For all the history of grief
An empty doorway and a maple leaf.
For love
The leaning grasses and two lights above the sea—
A poem should not mean
But be.
John Donne (1573-1631)
A Valediction: Forbidding Mourning
As virtuous men pass mildly away,
And whisper to their souls, to go,
Whilst some of their sad friends do say,
"The breath goes now," and some say, "No:"
So let us melt, and make no noise,
No tear-floods, nor sigh-tempests move;
'Twere profanation of our joys
To tell the laity our love.
Moving of th' earth brings harms and fears;
Men reckon what it did, and meant;
But trepidation of the spheres,
Though greater far, is innocent.
Dull sublunary lovers' love
(Whose soul is sense) cannot admit
Absence, because it doth remove
Those things which elemented it.
But we by a love so much refin'd,
That ourselves know not what it is,
Inter-assured of the mind,
Care less, eyes, lips, and hands to miss.
Our two souls therefore, which are one,
Though I must go, endure not yet
A breach, but an expansion,
Like gold to airy thinness beat.
If they be two, they are two so
As stiff twin compasses are two;
Thy soul, the fix'd foot, makes no show
To move, but doth, if the' other do.
And though it in the centre sit,
Yet when the other far doth roam,
It leans, and hearkens after it,
And grows erect, as that comes home.
Such wilt thou be to me, who must
Like th' other foot, obliquely run;
Thy firmness makes my circle just,
And makes me end, where I begun.
Walt Whitman (1819-1892)
from Song of Myself
I.
I celebrate myself,
And what I assume you shall assume,
For every atom belonging to me as good belongs to you.

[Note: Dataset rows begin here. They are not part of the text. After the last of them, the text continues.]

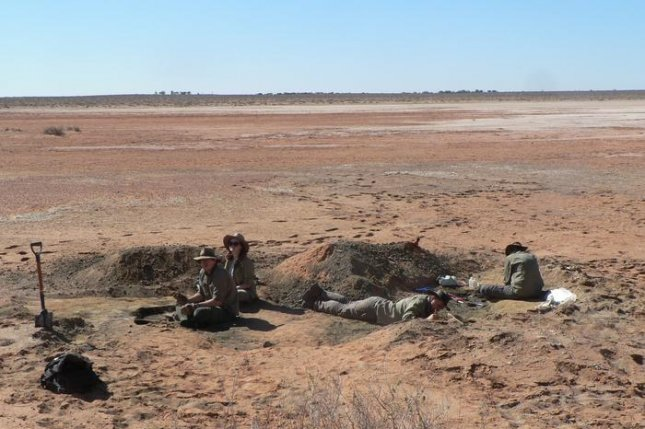 A team of paleontologists from Flinders University excavates the remains of an ancient raptor near Lake Pinpa in southern Australia. Photo by Trevor Worthy/Flinders University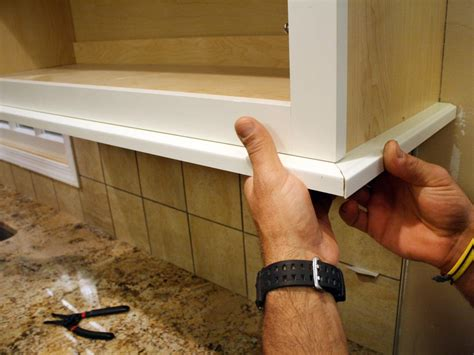 how to add molding to kitchen cabinets how to install a kitchen cabinet light rail how tos diy 9283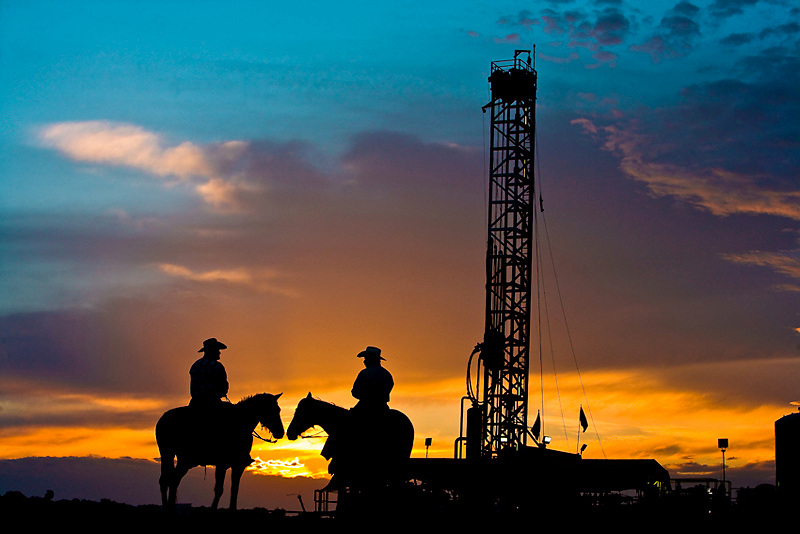 Stock photo of two cowboys on horseback in front of an oil and gas drilling rig at sunset in Texas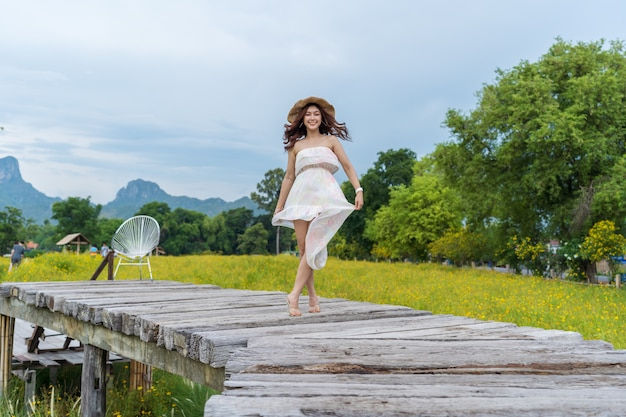 Happy woman standing on wooden bridge with yellow cosmos flower field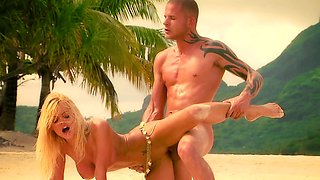 A girl is doing doggy style sex on the beach with her man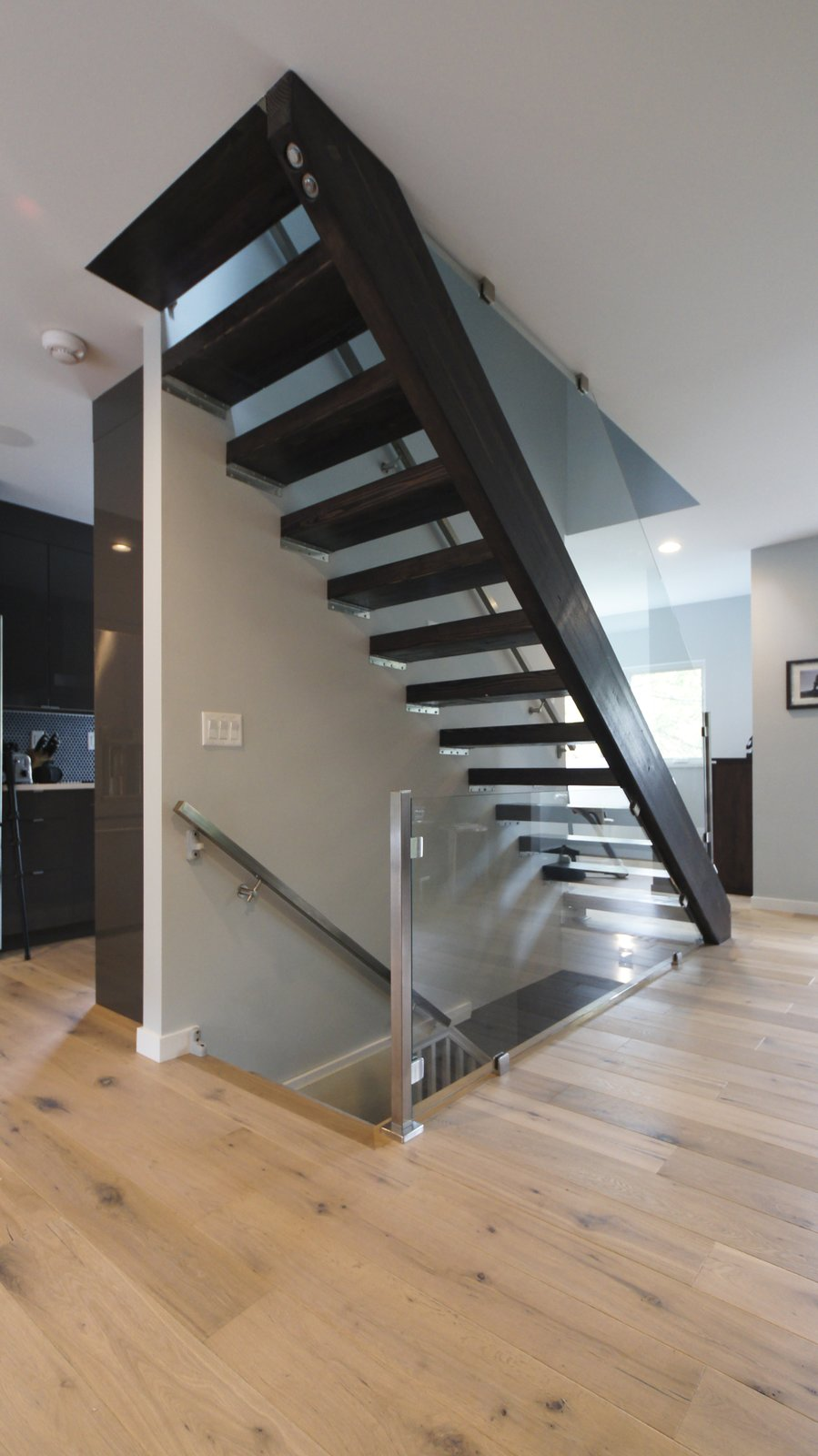 Open risers and glass railings maintain an open flow of space.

I loaf and invite my soul,
I lean and loafe at my ease . . . observing a spear of summer grass.
II.
Houses and rooms are full of perfumes . . . the shelves
are crowded with perfumes,
I breathe the fragrance myself, and know it and like it,
The distillation would intoxicate me also, but I shall not let it.
The atmosphere is not a perfume . . . it has no taste
of the distillation . . . it is odorless,
It is for my mouth forever . . . I am in love with it,
I will go to the bank by the wood and become undisguised and naked,
I am mad for it to be in contact with me.
The smoke of my own breath,
Echoes, ripples, and buzzed whispers . . . loveroot, silkthread,
crotch and vine,
My respiration and inspiration . . . the beating of my heart . . .
the passing of blood and air through my lungs,
The sniff of green leaves and dry leaves, and of the shore
and darkcolored sea-rocks, and of hay in the barn,
The sound of the belched words of my voice . . . words loosed
to the eddies of the wind,
A few light kisses . . . a few embraces . . . reaching around of arms,
The play of shine and shade on the trees as the supple boughs wag,
The delight alone or in the rush of the streets, or along
the fields and hill-sides,
The feeling of health . . . the full-noon trill . . . the song of me
rising from bed and meeting the sun.
Have you reckoned a thousand acres much? Have you reckoned
the earth much?
Have you practiced so long to learn to read?
Have you felt so proud to get at the meaning of poems?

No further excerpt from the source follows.